• [WHAT IS BEING ASKED]
Every line of the listing must be reproduced as it stands. Leave the images behind.
start EXTRACTED RECORDS
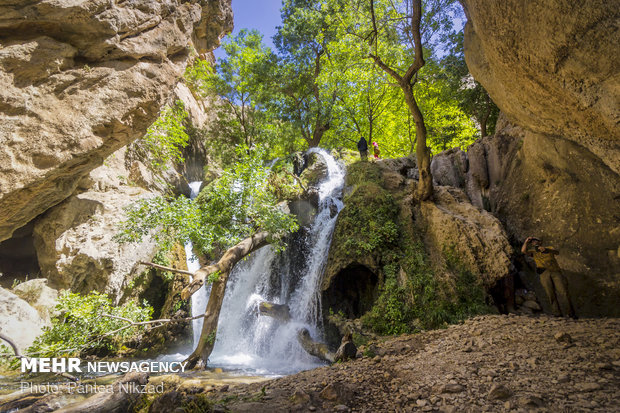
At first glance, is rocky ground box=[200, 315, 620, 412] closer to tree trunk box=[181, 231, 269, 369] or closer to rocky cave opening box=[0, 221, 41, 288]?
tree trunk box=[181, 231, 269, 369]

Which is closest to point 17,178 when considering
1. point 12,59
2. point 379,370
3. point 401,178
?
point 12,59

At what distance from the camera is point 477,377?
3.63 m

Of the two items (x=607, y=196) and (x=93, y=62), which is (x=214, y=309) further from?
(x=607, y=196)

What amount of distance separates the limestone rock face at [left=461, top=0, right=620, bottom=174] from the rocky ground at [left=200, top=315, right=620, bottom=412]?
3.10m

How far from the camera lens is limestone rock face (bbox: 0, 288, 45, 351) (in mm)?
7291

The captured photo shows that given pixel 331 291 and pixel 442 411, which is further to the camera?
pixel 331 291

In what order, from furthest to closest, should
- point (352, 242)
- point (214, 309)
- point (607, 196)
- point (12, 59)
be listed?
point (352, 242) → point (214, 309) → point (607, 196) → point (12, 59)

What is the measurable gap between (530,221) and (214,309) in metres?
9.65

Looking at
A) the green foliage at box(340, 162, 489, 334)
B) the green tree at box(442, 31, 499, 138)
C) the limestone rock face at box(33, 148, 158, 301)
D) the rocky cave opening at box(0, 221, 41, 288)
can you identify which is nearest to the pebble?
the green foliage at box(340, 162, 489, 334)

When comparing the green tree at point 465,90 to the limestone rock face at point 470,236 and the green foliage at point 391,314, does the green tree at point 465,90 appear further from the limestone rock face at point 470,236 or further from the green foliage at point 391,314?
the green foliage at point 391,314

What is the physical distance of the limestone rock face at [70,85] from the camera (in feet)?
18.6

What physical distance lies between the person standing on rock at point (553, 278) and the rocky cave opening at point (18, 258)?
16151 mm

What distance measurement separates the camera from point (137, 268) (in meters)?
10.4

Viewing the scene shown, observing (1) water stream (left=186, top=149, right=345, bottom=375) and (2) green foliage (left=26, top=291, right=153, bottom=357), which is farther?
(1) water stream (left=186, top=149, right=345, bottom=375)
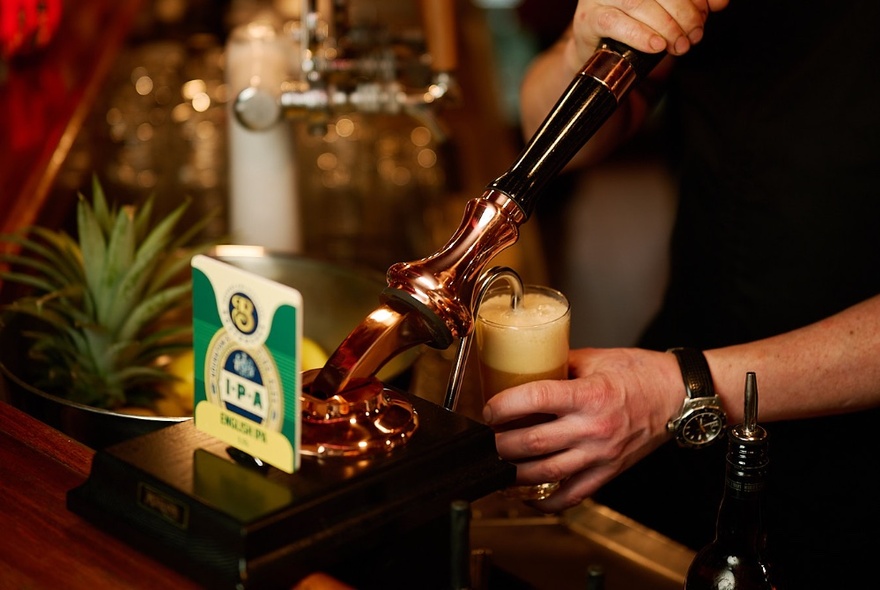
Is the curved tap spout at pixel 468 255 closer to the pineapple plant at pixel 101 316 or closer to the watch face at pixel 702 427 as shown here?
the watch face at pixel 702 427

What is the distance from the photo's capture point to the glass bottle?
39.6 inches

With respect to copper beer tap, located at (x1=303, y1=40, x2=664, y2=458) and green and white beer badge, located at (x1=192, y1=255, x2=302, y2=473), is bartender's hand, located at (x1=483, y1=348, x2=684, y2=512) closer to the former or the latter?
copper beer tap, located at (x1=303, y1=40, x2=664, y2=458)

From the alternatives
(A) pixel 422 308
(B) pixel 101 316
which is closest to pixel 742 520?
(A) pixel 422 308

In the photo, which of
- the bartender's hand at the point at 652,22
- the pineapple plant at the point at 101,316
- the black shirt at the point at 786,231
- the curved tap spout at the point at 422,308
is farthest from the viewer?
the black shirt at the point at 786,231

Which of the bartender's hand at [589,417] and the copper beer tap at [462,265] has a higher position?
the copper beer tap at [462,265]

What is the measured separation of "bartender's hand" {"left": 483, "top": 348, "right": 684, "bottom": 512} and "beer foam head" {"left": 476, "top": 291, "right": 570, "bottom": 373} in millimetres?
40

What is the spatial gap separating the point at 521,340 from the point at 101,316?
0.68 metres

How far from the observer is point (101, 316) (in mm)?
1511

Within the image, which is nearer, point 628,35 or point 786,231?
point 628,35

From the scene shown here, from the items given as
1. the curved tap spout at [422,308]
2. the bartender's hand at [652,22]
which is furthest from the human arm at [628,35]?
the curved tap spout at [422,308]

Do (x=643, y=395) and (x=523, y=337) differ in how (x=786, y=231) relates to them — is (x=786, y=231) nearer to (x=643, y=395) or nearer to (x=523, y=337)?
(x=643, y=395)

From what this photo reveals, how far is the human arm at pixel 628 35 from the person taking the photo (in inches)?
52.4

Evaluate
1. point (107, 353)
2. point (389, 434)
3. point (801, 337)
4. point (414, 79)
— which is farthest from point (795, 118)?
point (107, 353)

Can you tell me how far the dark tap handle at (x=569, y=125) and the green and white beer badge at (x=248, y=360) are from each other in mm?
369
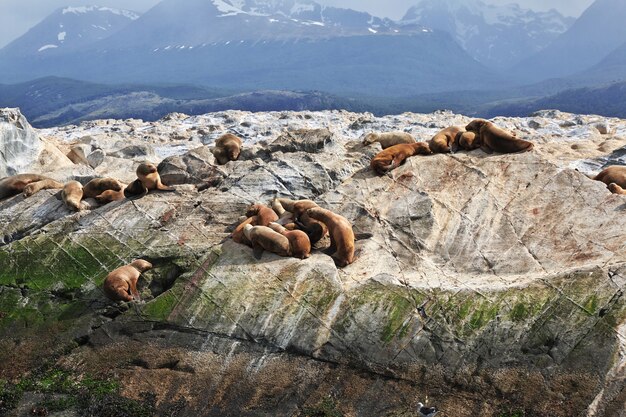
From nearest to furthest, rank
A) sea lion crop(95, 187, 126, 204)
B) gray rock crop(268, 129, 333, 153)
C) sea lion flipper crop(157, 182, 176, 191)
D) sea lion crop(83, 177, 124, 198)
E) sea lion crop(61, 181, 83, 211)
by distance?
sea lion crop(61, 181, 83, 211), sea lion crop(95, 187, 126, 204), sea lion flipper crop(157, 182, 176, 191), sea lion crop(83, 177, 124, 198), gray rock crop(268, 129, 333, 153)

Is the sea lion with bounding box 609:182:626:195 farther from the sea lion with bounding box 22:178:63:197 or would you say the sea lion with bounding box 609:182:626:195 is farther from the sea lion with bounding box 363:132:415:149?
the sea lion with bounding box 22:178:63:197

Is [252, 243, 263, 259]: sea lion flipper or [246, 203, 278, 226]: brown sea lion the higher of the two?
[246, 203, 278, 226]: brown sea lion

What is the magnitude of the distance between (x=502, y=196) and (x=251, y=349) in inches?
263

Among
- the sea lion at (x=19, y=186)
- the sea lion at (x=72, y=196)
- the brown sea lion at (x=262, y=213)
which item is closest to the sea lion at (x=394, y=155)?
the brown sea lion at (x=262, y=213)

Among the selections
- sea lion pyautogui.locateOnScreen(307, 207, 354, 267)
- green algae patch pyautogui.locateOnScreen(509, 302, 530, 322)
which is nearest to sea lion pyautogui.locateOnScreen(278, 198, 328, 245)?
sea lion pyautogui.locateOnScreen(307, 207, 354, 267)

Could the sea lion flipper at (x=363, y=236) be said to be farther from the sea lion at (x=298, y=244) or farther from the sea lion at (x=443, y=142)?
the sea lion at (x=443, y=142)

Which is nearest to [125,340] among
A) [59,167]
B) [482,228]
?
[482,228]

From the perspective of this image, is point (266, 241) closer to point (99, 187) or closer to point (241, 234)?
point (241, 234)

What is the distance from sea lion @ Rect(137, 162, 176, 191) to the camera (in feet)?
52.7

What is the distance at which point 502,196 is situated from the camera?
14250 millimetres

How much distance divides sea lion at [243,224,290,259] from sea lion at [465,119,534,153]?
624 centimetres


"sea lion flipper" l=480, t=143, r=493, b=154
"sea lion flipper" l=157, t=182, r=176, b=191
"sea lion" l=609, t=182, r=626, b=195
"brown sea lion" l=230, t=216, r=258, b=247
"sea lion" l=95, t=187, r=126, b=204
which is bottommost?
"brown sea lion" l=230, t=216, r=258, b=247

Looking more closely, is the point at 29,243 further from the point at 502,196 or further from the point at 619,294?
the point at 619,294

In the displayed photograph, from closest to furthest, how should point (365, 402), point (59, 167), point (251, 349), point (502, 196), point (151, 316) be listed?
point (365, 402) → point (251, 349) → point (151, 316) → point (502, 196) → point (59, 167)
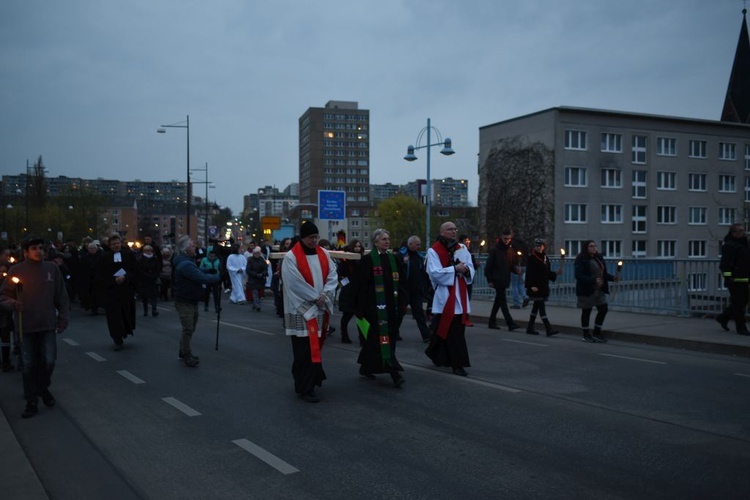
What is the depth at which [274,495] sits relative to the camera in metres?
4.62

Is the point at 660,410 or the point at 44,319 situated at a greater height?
end EXTRACTED RECORDS
• [REPLY]
At first glance, is rocky ground box=[200, 315, 620, 412] closer to tree trunk box=[181, 231, 269, 369] or closer to rocky cave opening box=[0, 221, 41, 288]?
tree trunk box=[181, 231, 269, 369]

Which is closest to point 17,178 when considering
1. point 12,59
2. point 379,370
3. point 401,178
?
point 12,59

At what distance from the camera is point 477,377?
3.63 m

Of the two items (x=607, y=196) and (x=93, y=62), which is (x=214, y=309) further from?
(x=607, y=196)

What amount of distance separates the limestone rock face at [left=461, top=0, right=620, bottom=174] from the rocky ground at [left=200, top=315, right=620, bottom=412]?
3.10m

How far from the camera lens is limestone rock face (bbox: 0, 288, 45, 351) (in mm)?
7291

The captured photo shows that given pixel 331 291 and pixel 442 411, which is further to the camera?
pixel 331 291

In what order, from furthest to closest, should
- point (352, 242)
- point (214, 309)
- point (607, 196)
- point (12, 59)
be listed?
point (352, 242) → point (214, 309) → point (607, 196) → point (12, 59)

What is the measurable gap between (530,221) and (214,309) in metres?
9.65

Looking at
A) the green foliage at box(340, 162, 489, 334)
B) the green tree at box(442, 31, 499, 138)
C) the limestone rock face at box(33, 148, 158, 301)
D) the rocky cave opening at box(0, 221, 41, 288)
can you identify which is nearest to the pebble?
the green foliage at box(340, 162, 489, 334)

When comparing the green tree at point 465,90 to the limestone rock face at point 470,236 and the green foliage at point 391,314, does the green tree at point 465,90 appear further from the limestone rock face at point 470,236 or further from the green foliage at point 391,314?
the green foliage at point 391,314

What is the physical distance of the limestone rock face at [70,85] from the camera (in feet)?
18.6

What physical distance lies between the person standing on rock at point (553, 278) and the rocky cave opening at point (18, 258)?
16151 mm

What distance measurement separates the camera from point (137, 268) (in meters)?
10.4

Viewing the scene shown, observing (1) water stream (left=186, top=149, right=345, bottom=375) and (2) green foliage (left=26, top=291, right=153, bottom=357), which is farther?
(1) water stream (left=186, top=149, right=345, bottom=375)
Is the curved tap spout at pixel 468 255 closer to the pineapple plant at pixel 101 316 or closer to the watch face at pixel 702 427 as shown here?
the watch face at pixel 702 427

What is the distance from the photo's capture point to the glass bottle?
39.6 inches

With respect to copper beer tap, located at (x1=303, y1=40, x2=664, y2=458) and green and white beer badge, located at (x1=192, y1=255, x2=302, y2=473), is bartender's hand, located at (x1=483, y1=348, x2=684, y2=512) closer to the former or the latter?
copper beer tap, located at (x1=303, y1=40, x2=664, y2=458)

From the alternatives
(A) pixel 422 308
(B) pixel 101 316
which is closest to pixel 742 520?
(A) pixel 422 308

In the photo, which of
- the bartender's hand at the point at 652,22
- the pineapple plant at the point at 101,316
- the black shirt at the point at 786,231
- the curved tap spout at the point at 422,308
is farthest from the viewer?
the black shirt at the point at 786,231

Which of the bartender's hand at [589,417] and the copper beer tap at [462,265] has a higher position?
the copper beer tap at [462,265]

What is the measured separation of "bartender's hand" {"left": 483, "top": 348, "right": 684, "bottom": 512} and "beer foam head" {"left": 476, "top": 291, "right": 570, "bottom": 373} in millimetres?
40

What is the spatial gap separating the point at 521,340 from the point at 101,316?
0.68 metres

How far from the observer is point (101, 316) (in mm)?
1511

Within the image, which is nearer, point 628,35 or point 786,231?
point 628,35

From the scene shown here, from the items given as
1. the curved tap spout at [422,308]
2. the bartender's hand at [652,22]
which is furthest from the human arm at [628,35]?
the curved tap spout at [422,308]

Do (x=643, y=395) and (x=523, y=337) differ in how (x=786, y=231) relates to them — is (x=786, y=231) nearer to (x=643, y=395) or nearer to (x=523, y=337)?
(x=643, y=395)

From what this photo reveals, how far is the human arm at pixel 628 35 from the person taking the photo (in inches)?
52.4

Evaluate
1. point (107, 353)
2. point (389, 434)
3. point (801, 337)
4. point (414, 79)
— which is farthest from point (795, 118)?
point (107, 353)

Can you tell me how far the dark tap handle at (x=569, y=125) and the green and white beer badge at (x=248, y=360) are from each other in mm?
369
From nearest to furthest, rank
A) sea lion crop(95, 187, 126, 204)
B) gray rock crop(268, 129, 333, 153)
C) sea lion flipper crop(157, 182, 176, 191)
D) sea lion crop(83, 177, 124, 198)
E) sea lion crop(61, 181, 83, 211)
by distance?
sea lion crop(61, 181, 83, 211), sea lion crop(95, 187, 126, 204), sea lion flipper crop(157, 182, 176, 191), sea lion crop(83, 177, 124, 198), gray rock crop(268, 129, 333, 153)

Is the sea lion with bounding box 609:182:626:195 farther from the sea lion with bounding box 22:178:63:197 or would you say the sea lion with bounding box 609:182:626:195 is farther from the sea lion with bounding box 363:132:415:149?
the sea lion with bounding box 22:178:63:197

Is [252, 243, 263, 259]: sea lion flipper or [246, 203, 278, 226]: brown sea lion the higher of the two?
[246, 203, 278, 226]: brown sea lion

What is the magnitude of the distance between (x=502, y=196) and (x=251, y=349) in inches?
263

Among
- the sea lion at (x=19, y=186)
- the sea lion at (x=72, y=196)
- the brown sea lion at (x=262, y=213)
which item is closest to the sea lion at (x=394, y=155)?
the brown sea lion at (x=262, y=213)

Among the selections
- sea lion pyautogui.locateOnScreen(307, 207, 354, 267)
- green algae patch pyautogui.locateOnScreen(509, 302, 530, 322)
which is nearest to sea lion pyautogui.locateOnScreen(278, 198, 328, 245)?
sea lion pyautogui.locateOnScreen(307, 207, 354, 267)

Could the sea lion flipper at (x=363, y=236) be said to be farther from the sea lion at (x=298, y=244) or farther from the sea lion at (x=443, y=142)?
the sea lion at (x=443, y=142)

Which is nearest to [125,340] among
A) [59,167]
B) [482,228]
?
[482,228]

From the perspective of this image, is point (266, 241) closer to point (99, 187) or closer to point (241, 234)?
point (241, 234)

What is the distance from sea lion @ Rect(137, 162, 176, 191) to the camera (in feet)?
52.7

What is the distance at which point 502,196 is situated from the camera?
14250 millimetres

How much distance divides sea lion at [243,224,290,259] from sea lion at [465,119,534,153]?
624 centimetres


"sea lion flipper" l=480, t=143, r=493, b=154
"sea lion flipper" l=157, t=182, r=176, b=191
"sea lion" l=609, t=182, r=626, b=195
"brown sea lion" l=230, t=216, r=258, b=247
"sea lion" l=95, t=187, r=126, b=204
which is bottommost?
"brown sea lion" l=230, t=216, r=258, b=247

Looking more closely, is the point at 29,243 further from the point at 502,196 or further from the point at 619,294?
the point at 619,294

In the displayed photograph, from closest to furthest, how should point (365, 402), point (59, 167), point (251, 349), point (502, 196), point (151, 316) be listed?
point (365, 402) → point (251, 349) → point (151, 316) → point (502, 196) → point (59, 167)
What is the depth at which [274,495] sits relative to the camera in metres?
4.62

Is the point at 660,410 or the point at 44,319 situated at a greater height?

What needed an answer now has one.